Common Possible Diseases & Prevention
Marine diseases are some of the most common afflictions that Mimic Tangs face. These fish could encounter HLLE, marine ich, and velvet infections in your aquarium. Algae consumption and other preventative methods will help your Mimic Tangs stay healthy.
HLLE, also known as Head and Lateral Line Erosion disease, comes from high-stress levels and malnutrition. Avoid this condition by acclimating your Mimic Tangs to their new tanks using the slow drip method. A healthy diet will also help your fish remain healthy.
Author Note: Marine ich and velvet infections come from pre-existing parasites. You can keep your fish in quarantine to look out for these conditions before adding them to your tank.
Food & Diet
The diet of Mimic Tangs is herbivorous and they enjoy eating the algae in your tank. Add a refugium or veggie clip to their diets to further supplement their health. These fish need greens to boost their health. A poor-functioning immune system can lead to infections and other aggressive behaviors.
Add protein to your Mimic Tang’s diet to enhance their color and scales. Most frozen foods will help to accommodate these needs. You can feed your fish brine shrimp or krill to help increase their protein intake.
Author Note: It is best to provide food to your Mimic Tangs at least three times per day. A Tang could start overeating if you do not feed it properly. Malnutrition can also lead to more aggressive behaviors.
Behavior & Temperament
Mimic Tangs can display some aggressive behaviors towards other Tangs especially. In the wild, juveniles get attacked for food by damselfish. They have to learn to survive to get regular meals.
Mimic Tang Tank Mates
Do not put other angelfish into your tank, most of the time. The fish could start to attack one another, as they will feel as if they have to fight over their food. In rare situations, you can add more Tangs for more color in your aquarium.
Add other Tangs to your tank if they are around the same size, there are no similarities and if you add them simultaneously.

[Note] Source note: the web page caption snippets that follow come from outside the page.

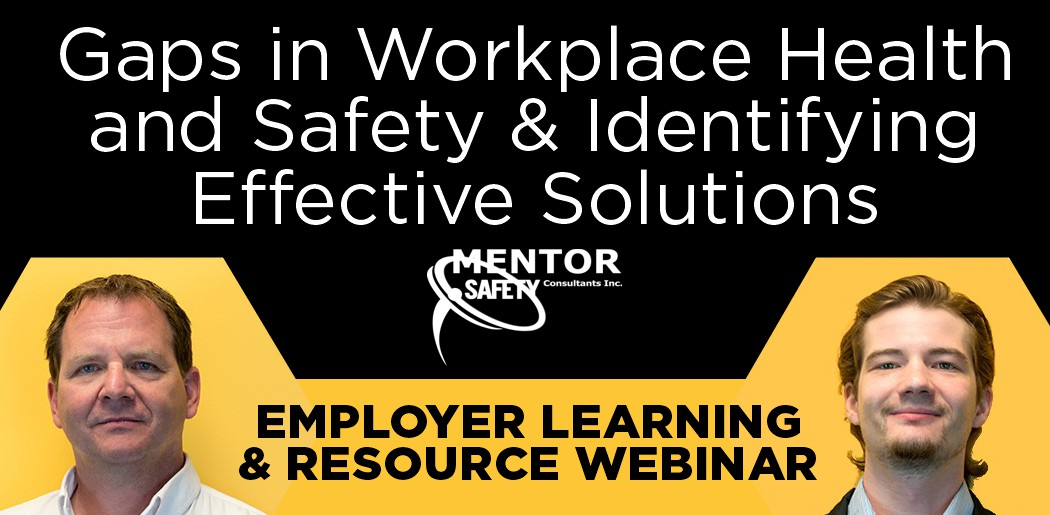 Gaps in Workplace Health and Safety & Identifying Effective Solutions
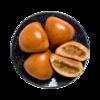 Фото к позиции меню Пирожки домашние с яблоками от шеф-пекаря Ав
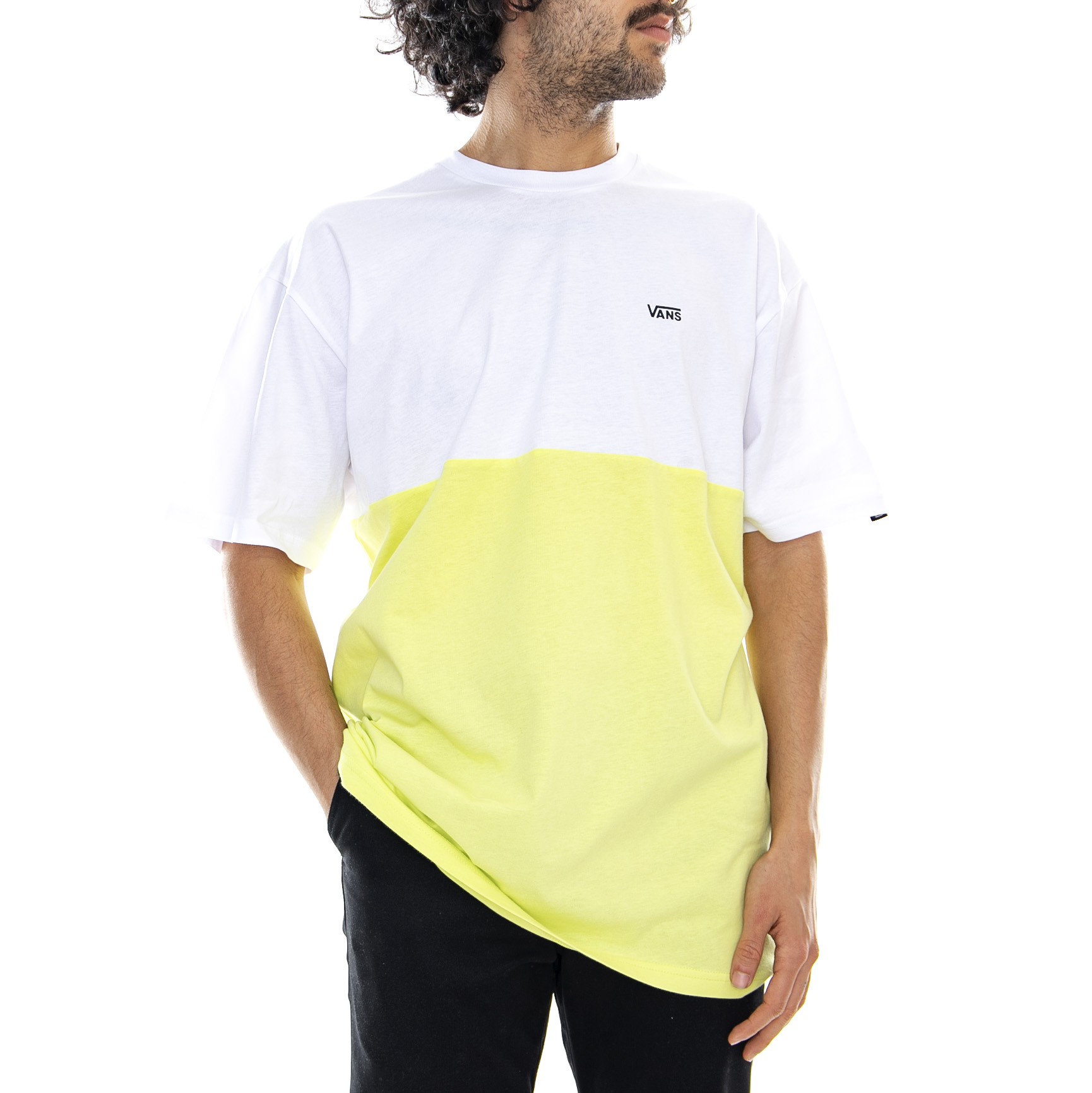 f4cdec1e96 Vans Mn Colorblock Tee White Sunny Lime - Magliett Girocollo Uomo Bianco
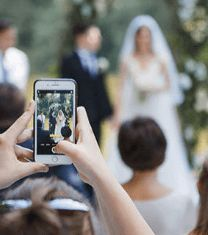Emmaline Bride - Handmade Wedding Blog If you're wondering how to share photos from an event the easy way, you've come to the right place. Have you ever taken pictures at a wedding and wanted to… Handmade Wedding Blog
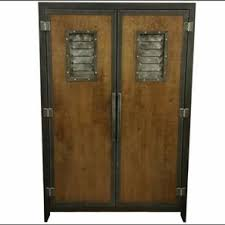 industrial style bedroom furniture. industrial locker 046 u2022 style furniture by evolution co scott bedroom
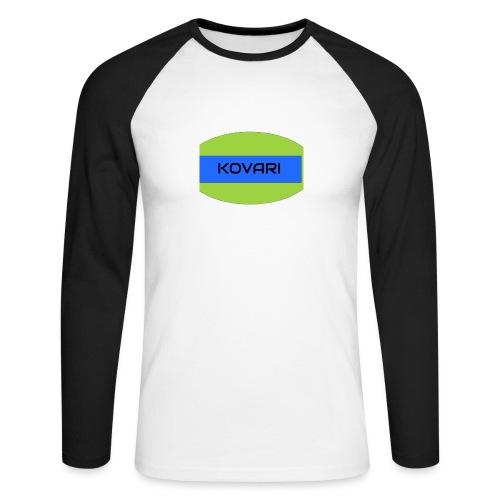 Kovari Logo - Miesten pitkähihainen baseballpaita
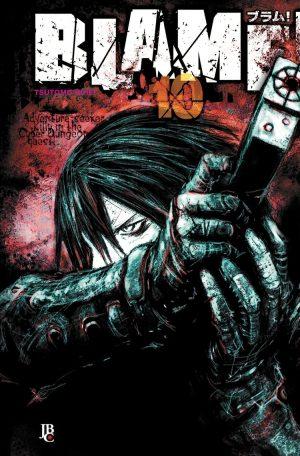 capa de Blame! #10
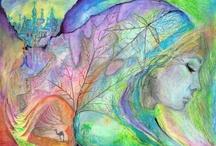 Sophia Sarhidai Drawings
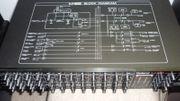 ROLAND M-12 E 12 Channel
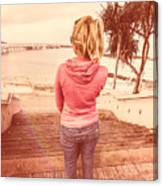 Girl On Redcliffe Travel Holiday Canvas Print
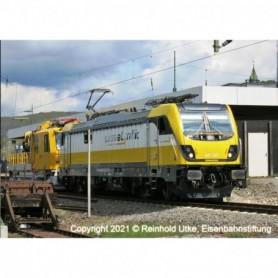 Märklin 55143 Class 487 Electric Locomotive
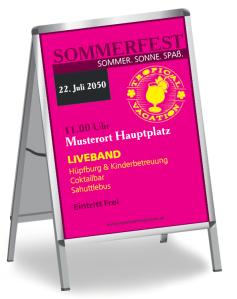 Sommerfest Neon Pink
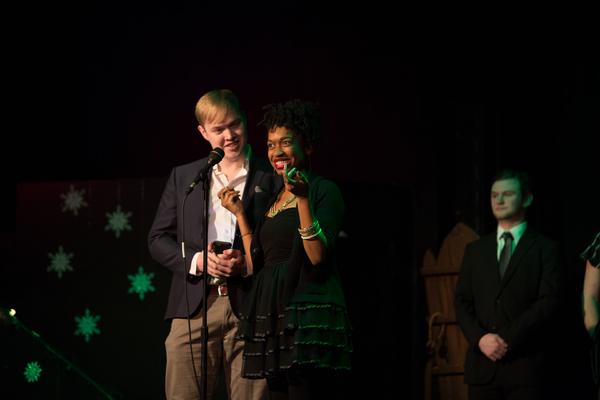 Wesley King, Lauren Frances Jones and Austin Jeffrey Smith Photo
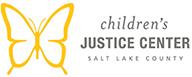 logo cjc2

Keep an eye on every fish to ensure no fights erupt. Most of the time, this situation will lead to added tolerance.
For example, a large tank can house:
- Naso Tang
- Yellow Tang
- Hippo Tang
The Mimic Tang does relatively well with other reef fish. They will become more territorial when you do not feed them as much as they should or if they have too small of a tank. Make sure to follow the above recommendations to avoid these predatory behaviors.
This species has not been bred in a home aquarium. It is impossible to distinguish Mimic Tang males and females. They look almost the same! Consider that two Mimic Tangs should never go in the same tank. They will fight each other, unlike other generic Tangs.
In the wild, Mimic Tangs release their eggs into plankton. You nearly cannot replicate this situation in a home aquarium. The male and female will also need ample space to swim together to release the eggs. It is best to allow these fish to breed in the wild.
Caring for a Mimic Tang can be a rewarding and awe-inspiring experience. By understanding their unique mimicry abilities and providing them with a suitable environment, you can witness the beauty and grace of these captivating creatures firsthand.
With proper care and attention, your Mimic Tang will flourish, bringing a touch of wonder and elegance to your aquatic haven. So, dive in, embrace the enchantment, and create a vibrant underwater world for your magnificent Mimic Tang. Happy fish-keeping!